Reading comments also helps to see if anyone else is struggling with the same issues…

Josh also has made a video particularly on muting technique

You can find a list of all the youtube material matching to B2B course map with this thread from @eric.kiser

Good luck and welcome!

Later maybe I can pick your brains on “how to make my wife play the keyboard for me” because that is what I am struggling on…

5 Likes

Hey Dan! I agree with what @Gio - taking it slow gives you more time to check your technique and make corrections.

And I’d also add - don’t expect total perfection at this point, even if there’s some noise/messiness it’s okay to keep tackling it one day at a time. Even just noticing it is a great first step.

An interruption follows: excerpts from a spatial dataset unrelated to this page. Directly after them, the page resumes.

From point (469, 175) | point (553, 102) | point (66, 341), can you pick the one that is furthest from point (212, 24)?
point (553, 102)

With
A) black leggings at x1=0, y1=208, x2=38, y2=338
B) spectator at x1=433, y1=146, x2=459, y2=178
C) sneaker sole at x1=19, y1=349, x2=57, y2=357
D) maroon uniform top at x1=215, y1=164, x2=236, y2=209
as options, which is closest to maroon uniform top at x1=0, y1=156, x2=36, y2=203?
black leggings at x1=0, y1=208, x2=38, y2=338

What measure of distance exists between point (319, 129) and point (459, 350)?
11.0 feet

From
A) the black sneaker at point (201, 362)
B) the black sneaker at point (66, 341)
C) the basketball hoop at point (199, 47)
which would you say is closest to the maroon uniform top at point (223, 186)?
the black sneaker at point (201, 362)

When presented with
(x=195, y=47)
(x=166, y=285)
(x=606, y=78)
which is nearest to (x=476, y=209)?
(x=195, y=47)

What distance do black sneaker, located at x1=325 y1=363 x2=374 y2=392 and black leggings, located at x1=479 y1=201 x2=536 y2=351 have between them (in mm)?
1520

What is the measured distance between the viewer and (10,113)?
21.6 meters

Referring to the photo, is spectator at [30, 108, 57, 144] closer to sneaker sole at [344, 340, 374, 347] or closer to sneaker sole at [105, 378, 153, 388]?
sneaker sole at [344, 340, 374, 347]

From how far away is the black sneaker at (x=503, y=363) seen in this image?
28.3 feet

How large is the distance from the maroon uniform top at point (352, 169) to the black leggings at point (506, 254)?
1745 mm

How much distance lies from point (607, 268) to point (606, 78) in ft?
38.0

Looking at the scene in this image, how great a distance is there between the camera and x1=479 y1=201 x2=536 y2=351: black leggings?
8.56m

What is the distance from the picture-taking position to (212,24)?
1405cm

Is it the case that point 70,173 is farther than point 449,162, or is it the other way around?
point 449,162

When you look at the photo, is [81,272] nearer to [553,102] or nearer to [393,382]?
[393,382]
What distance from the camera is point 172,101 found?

Another thing you can work on slow are finger exercises like this that help you focus on coordination/cleanliness without having to worry so much about playing music -

And the muting video @Fahri linked might help too!

6 Likes

I’m definitely finding myself struggling with moving my anchor finger. Typically it’s fine when I anchor playing two strings, but as soon as I have to move my thumb from A to E or to the pickup I have a little mental malfunction and tend to forget in either direction. Leads to either plucking a muted string or letting strings ring unnecessarily.

I tried the ring finger method of muting A but that was yet another thing to remember and coordinate so I think maybe I’ll focus on getting my thumb anchor correct before I start coming up with shortcuts.

But also, I mean, I’m four weeks into the course and having gone from never holding a bass to … slowly and gingerly … pumping out Billie Jean I think I’ll take a few mental hiccups as things that I will definitely fix :smiley:

5 Likes

I had the same problem with the anchor in the beginning as well. I found myself consciously trying to remember where to anchor my thumb. It just takes practice and after a while your thumb will know where to go. Now, I don’t even think about it once I start playing.